-- start of Quoted passage --

By temperament I'm inclined to agree; the political press is staffed by personality-driven sheep. But I think if it results in a narrow Obama loss, it will be seen that way instead. Super-duper-enormous-gigantic-monstrous-titanic Tuesday has been turned into even more of an event than it really is and has been, despite the delegate rules, turned into the win-or-lose day in media narrative. It's hard for me to see the media continuing its own lens (which is always its primary way of doing things) and also pitching it as a win for Obama. In general, he gets more favorable coverage than Clinton does, and so they'll say nice things (just another week, heck of a showing for a newcomer, recreated excitement for politics, etc.). But they'll still call it a loss because to do otherwise would be to step back from their own Armageddon Tuesday storyline. (If he wins, of course, he will have a serious claim against Petraeus' title of Redeemer of All Mankind. That would be fun.)

1)I do see in those charts Clinton gaining a little of Edward's support, there is a rise over the last few months and a tiny rise recently.

2) wherever Obama's support is coming, I see little evidence he is taking voters from Clinton in that chart.

3) Convergence is obvious. Obama may have passed her already. I think you are wrong. Obama's rise is not so much media-driven as by word-of-mouth and other venues, and even if Obama lose Tuesday 52-48, I would have to examine the remaining primaries to see if he can pass her in committed delegates.

4) Brokered convention.

Uhh, the point about Obama's rise not being MSM driven means to me that Obama will retain momentum even in the event of a loss on Super Tuesday, and whether he can pass Clinton would depend on how favourable the remaining states are to Obama, and whether the Superdelegates flip his way as his momentum continues over the summer.

-- end of Quoted passage --
-- start of Recorded information --

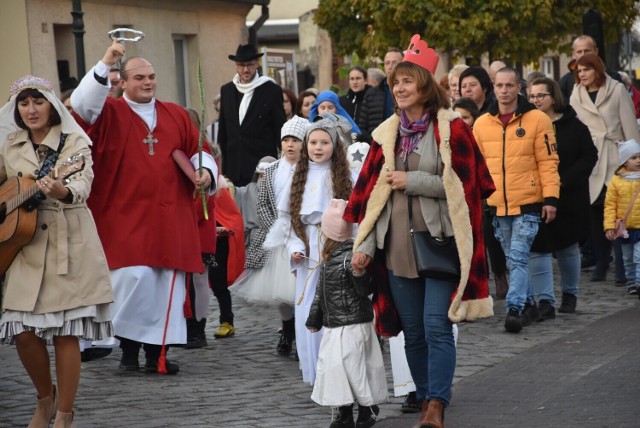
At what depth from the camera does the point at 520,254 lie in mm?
11250

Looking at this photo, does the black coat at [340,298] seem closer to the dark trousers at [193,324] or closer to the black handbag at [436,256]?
the black handbag at [436,256]

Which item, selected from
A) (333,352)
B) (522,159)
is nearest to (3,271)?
(333,352)

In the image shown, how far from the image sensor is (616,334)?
10883mm

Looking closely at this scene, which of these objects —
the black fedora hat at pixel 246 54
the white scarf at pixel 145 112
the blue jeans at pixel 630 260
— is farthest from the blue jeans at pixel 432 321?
the black fedora hat at pixel 246 54

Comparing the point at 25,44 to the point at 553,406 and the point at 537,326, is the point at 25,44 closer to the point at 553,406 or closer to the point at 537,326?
the point at 537,326

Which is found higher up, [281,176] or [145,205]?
[281,176]

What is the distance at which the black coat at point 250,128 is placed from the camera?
1484cm

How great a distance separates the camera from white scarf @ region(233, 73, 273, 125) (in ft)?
48.3

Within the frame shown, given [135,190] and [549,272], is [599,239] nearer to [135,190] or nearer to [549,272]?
[549,272]

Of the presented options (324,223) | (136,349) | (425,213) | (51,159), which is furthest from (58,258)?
(136,349)

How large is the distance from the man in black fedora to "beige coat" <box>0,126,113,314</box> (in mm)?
6850

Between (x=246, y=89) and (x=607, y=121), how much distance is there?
12.1 feet

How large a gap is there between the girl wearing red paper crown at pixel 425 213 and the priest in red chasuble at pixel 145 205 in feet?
7.28

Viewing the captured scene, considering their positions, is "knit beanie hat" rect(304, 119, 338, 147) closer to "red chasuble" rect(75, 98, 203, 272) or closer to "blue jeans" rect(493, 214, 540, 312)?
"red chasuble" rect(75, 98, 203, 272)
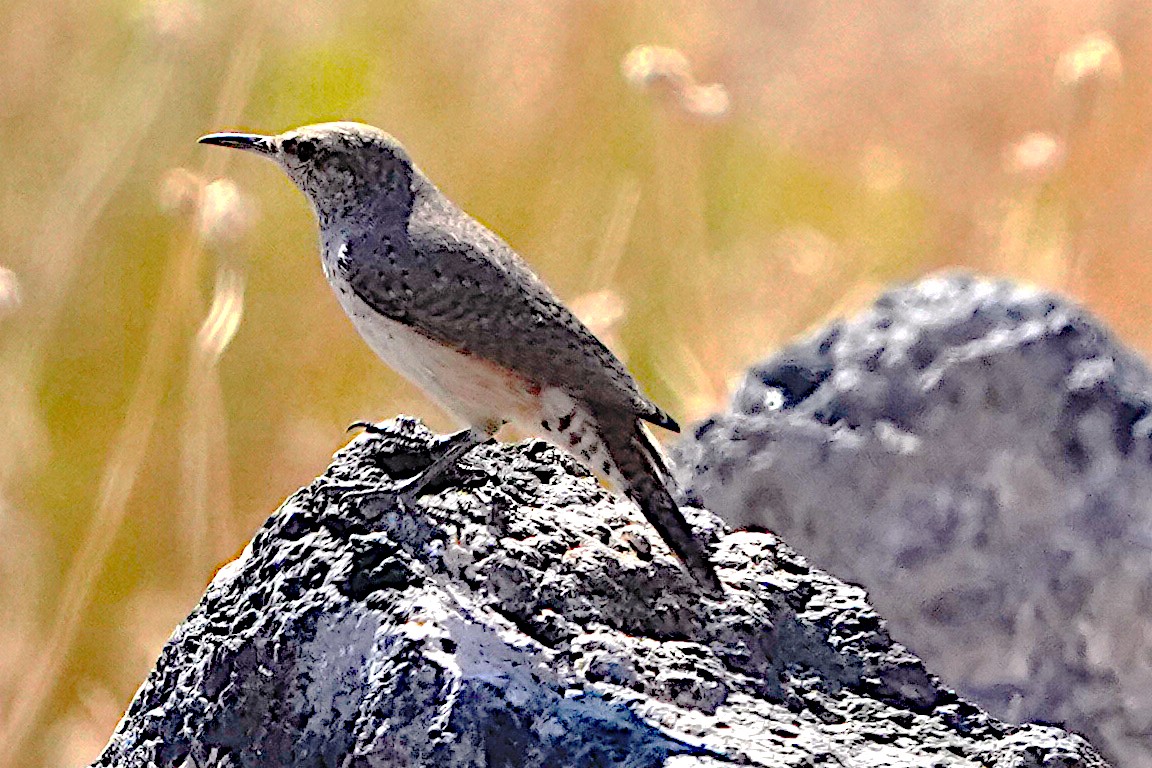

-- end of Recorded information --

__Given exercise A__
In the Super Tuesday discussion, why does the first writer expect the media to call a narrow Obama defeat a loss even though his coverage is generally favorable? Answer in one to three sentences.
__Given exercise B__
Turn the paragraph of the Super Tuesday discussion that begins "3) Convergence is obvious." into a short bulleted list that keeps its main facts.
__Given exercise C__
Pick up the Super Tuesday discussion after its final paragraph and write what comes next.
The records were drawn from a separate source.

__Right answer A__
The media has built Super Tuesday into the decisive win-or-lose day of its own narrative. Calling a narrow defeat anything but a loss would mean stepping back from that "Armageddon Tuesday" storyline, so the press will still call it a loss while saying kind things about Obama.

__Right answer B__
- The convergence between Obama and Clinton is obvious, and Obama may already have passed her.
- The writer disagrees with the earlier view: Obama's rise comes less from the media than from word of mouth and other venues.
- Even if Obama loses Tuesday 52-48, the remaining primaries would have to be examined to see whether he can pass Clinton in committed delegates.

__Right answer C__
It may not be over even after all the votes are counted.

Given that he usually gets good press, Obama probably has the edge in terms of winning a spin war in the event of an ambiguous outcome.

But you can also supplement that with the professional pundit class's desire for a race to 'go all the way to the convention in our lifetimes'.

The tightrope that Obama has to walk now, I think, is actually similar to the one that Bush contemplated in 2000. That is, if the momentum delivers results, he needs to put pressure on superdelegates to reflect the will of their states' voters, rather than their own preference.

I can't think of anything more likely to sink the Dems' chances in November than a convention process that delivers the nomination to Hillary against the trend of primary voting.

This means, as Petey has said elseblog, that Sen. Clinton needs to come away from Tuesday with a big enough lead to make it look as if the superdelegates don't matter. In that sense, the sense that Hillary's in front is slightly deceptive: if she doesn't deliver the critical blow to Obama tomorrow, she loses the contest.

I don't think it'll be over tomorrow, and the press won't try to act like it is. Consider Romney and the bull-horn conservatives like limbaugh will be pushing the "long haul, delegate count" story line after tomorrow. It shouldn't be that hard for that to apply to democrats as well.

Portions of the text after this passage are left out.